In this morning’s lesson from Romans (Romans 8:12-25), St. Paul says that “hope that is seen is not hope. For who hopes for what is seen?” In other words, if we know that something we desire will happen, we don’t call that knowledge hope. Hope is being mindful of the possibility of something good; it's not the knowledge that something that is definitely going to happen is going to happen. If I know that today is Pentecost, if I see it right there on the church calendar, then it would seem odd to say that I hope that today is Pentecost. I might hope that the weather will be nice on Pentecost or hope that people come to church on Pentecost, but I don’t hope that it’s Pentecost because I know that no matter what the weather or the attendance, today simply is Pentecost.

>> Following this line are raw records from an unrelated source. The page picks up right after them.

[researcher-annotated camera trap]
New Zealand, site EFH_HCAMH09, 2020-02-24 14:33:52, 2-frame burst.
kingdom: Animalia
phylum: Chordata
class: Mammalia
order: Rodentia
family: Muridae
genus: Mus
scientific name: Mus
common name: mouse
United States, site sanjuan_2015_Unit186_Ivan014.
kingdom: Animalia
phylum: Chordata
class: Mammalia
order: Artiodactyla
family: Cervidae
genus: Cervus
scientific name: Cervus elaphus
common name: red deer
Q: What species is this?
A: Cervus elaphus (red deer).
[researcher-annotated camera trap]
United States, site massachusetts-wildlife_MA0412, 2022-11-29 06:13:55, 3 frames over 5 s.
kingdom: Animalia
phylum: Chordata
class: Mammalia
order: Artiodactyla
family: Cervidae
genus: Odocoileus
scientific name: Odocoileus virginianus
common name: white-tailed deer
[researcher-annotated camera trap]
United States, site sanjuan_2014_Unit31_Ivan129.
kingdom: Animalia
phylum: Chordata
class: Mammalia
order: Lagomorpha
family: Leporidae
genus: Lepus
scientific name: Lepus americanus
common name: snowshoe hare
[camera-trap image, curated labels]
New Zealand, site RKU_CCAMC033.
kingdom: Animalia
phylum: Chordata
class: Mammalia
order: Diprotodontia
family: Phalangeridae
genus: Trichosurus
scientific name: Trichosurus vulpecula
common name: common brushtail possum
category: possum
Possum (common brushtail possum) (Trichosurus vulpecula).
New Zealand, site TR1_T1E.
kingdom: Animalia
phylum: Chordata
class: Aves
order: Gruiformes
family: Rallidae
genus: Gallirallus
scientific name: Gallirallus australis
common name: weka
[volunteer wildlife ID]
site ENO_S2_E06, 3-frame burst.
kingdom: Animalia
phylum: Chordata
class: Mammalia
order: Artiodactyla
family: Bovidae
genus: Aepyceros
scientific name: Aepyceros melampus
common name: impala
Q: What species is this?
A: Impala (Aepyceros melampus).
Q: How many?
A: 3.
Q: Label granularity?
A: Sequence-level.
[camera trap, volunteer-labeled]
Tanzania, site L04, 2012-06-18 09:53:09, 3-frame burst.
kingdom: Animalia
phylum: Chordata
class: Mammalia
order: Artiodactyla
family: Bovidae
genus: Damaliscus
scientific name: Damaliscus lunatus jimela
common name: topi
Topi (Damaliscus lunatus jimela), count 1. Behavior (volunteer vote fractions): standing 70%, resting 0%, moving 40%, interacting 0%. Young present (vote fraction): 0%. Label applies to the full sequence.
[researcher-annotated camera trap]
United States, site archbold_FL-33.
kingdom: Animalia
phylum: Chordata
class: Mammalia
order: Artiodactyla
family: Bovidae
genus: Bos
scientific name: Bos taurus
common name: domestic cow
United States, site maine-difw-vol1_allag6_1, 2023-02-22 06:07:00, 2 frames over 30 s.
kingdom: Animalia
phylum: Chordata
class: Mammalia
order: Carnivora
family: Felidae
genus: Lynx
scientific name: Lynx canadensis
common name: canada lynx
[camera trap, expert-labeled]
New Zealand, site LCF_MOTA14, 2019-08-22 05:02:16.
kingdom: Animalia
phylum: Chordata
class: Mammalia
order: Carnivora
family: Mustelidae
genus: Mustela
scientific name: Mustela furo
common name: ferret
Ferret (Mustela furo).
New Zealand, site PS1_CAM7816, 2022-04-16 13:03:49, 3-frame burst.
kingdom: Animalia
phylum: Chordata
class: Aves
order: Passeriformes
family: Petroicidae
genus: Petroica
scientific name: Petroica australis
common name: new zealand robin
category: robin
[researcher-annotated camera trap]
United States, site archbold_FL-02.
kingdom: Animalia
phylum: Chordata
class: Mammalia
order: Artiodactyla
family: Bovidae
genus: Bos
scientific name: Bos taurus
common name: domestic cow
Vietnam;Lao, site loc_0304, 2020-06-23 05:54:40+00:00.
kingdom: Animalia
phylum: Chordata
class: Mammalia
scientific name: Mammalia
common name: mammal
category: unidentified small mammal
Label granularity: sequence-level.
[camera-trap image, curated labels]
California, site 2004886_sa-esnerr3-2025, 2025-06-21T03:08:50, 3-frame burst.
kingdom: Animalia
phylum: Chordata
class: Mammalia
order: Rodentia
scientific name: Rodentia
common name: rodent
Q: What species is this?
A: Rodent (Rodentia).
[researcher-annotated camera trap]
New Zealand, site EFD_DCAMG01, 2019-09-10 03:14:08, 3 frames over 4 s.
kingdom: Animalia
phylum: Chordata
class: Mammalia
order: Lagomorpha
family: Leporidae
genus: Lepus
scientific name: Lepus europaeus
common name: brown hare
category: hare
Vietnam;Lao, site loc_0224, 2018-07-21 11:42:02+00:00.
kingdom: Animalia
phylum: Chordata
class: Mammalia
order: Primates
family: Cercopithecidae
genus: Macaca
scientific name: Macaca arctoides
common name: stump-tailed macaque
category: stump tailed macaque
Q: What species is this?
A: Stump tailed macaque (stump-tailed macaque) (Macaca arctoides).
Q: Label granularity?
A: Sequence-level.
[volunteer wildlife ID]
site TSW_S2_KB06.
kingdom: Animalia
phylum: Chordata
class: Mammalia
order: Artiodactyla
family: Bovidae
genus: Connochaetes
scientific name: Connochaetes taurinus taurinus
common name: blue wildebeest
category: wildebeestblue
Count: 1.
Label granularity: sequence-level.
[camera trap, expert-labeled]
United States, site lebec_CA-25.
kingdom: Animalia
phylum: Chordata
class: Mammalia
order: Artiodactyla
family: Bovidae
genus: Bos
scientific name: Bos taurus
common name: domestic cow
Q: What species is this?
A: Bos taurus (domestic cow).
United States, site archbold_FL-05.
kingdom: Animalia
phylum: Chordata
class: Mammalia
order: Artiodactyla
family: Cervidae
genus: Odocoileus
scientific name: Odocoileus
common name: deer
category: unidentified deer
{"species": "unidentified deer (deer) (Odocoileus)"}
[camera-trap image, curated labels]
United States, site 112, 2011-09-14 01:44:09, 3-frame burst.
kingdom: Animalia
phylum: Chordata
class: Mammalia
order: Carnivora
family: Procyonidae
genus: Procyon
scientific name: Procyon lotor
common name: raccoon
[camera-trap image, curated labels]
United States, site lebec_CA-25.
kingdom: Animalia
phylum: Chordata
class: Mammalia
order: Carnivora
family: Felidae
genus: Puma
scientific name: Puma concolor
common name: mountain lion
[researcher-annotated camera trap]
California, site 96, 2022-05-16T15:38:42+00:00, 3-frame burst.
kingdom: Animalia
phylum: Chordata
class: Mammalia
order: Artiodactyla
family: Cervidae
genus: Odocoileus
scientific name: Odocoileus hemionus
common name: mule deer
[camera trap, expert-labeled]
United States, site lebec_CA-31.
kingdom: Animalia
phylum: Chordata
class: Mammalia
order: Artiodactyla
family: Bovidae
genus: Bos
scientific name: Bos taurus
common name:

We might wonder what hope looks like in this century, especially in light of the environmental challenges before us. Last week, the level of carbon dioxide measured in the atmosphere at the Mauna Loa observatory hit 400 parts per million for the first time in human history. Scientists tell us that to prevent catastrophic warming, that level needs to be no higher than 350 parts per million. We are already seeing an increase in extreme weather – drought, storms, floods, extreme temperatures, already seeing a dramatic decrease in the volume of Arctic ice, and already seeing the effects of these things on humans and other living things. I read this week (Geoffrey Lean, The Telegraph) about two villages in Fiji that are moving uphill and inland to escape rising sea levels, leaving behind, as one official put it, the place where “they have stored their history, their genealogy and their very being”.   On the other side of the Pacific from Fiji, the villagers of Newtok, Alaska, are also preparing to move. Newtok is built on permafrost which is no longer permanent; the melting ground is now too unstable to support buildings and roads. There will in future years be fewer and fewer livable places to which we can move. We know that the changes we are already seeing will be with us long-term no matter what we do now; the challenge is to avoid the worst.

We don’t think about all of this much; we at least don’t hear as much about this in the news as we do lesser things, even trivial things.  We aren’t used to having to think about such things, and we don’t know how to think about them. Christians, though, know how to think about hope, and that makes it possible for us to hold all of this and look at it and think about it. What does hope look like now?

Hope is indeed as Paul describes it, even as the whole creation groans in suffering. Hope is what helps us have the will and the energy to do what we can; and we in turn find new hope when we work with others to turn this around, to advocate for cleaner energy sources, to break the silence from our leaders and the media that keeps us from doing what needs to be done. Hope is in the end trust in God’s goodness; it is believing that even if we cannot imagine or envision a good end to the story, God is good. We are Easter people who know that God brings life where we can see only death; we are also Pentecost people who at our best are open to receiving the Holy Spirit, the Spirit of truth, and to acting faithfully in response to the Spirit.

Today is the birthday of the church and a day we gather in joy in the name of God: the Source of All Being, Incarnate Word, and Holy Spirit. Do not let your hearts be troubled, and do not let them be afraid. Amen.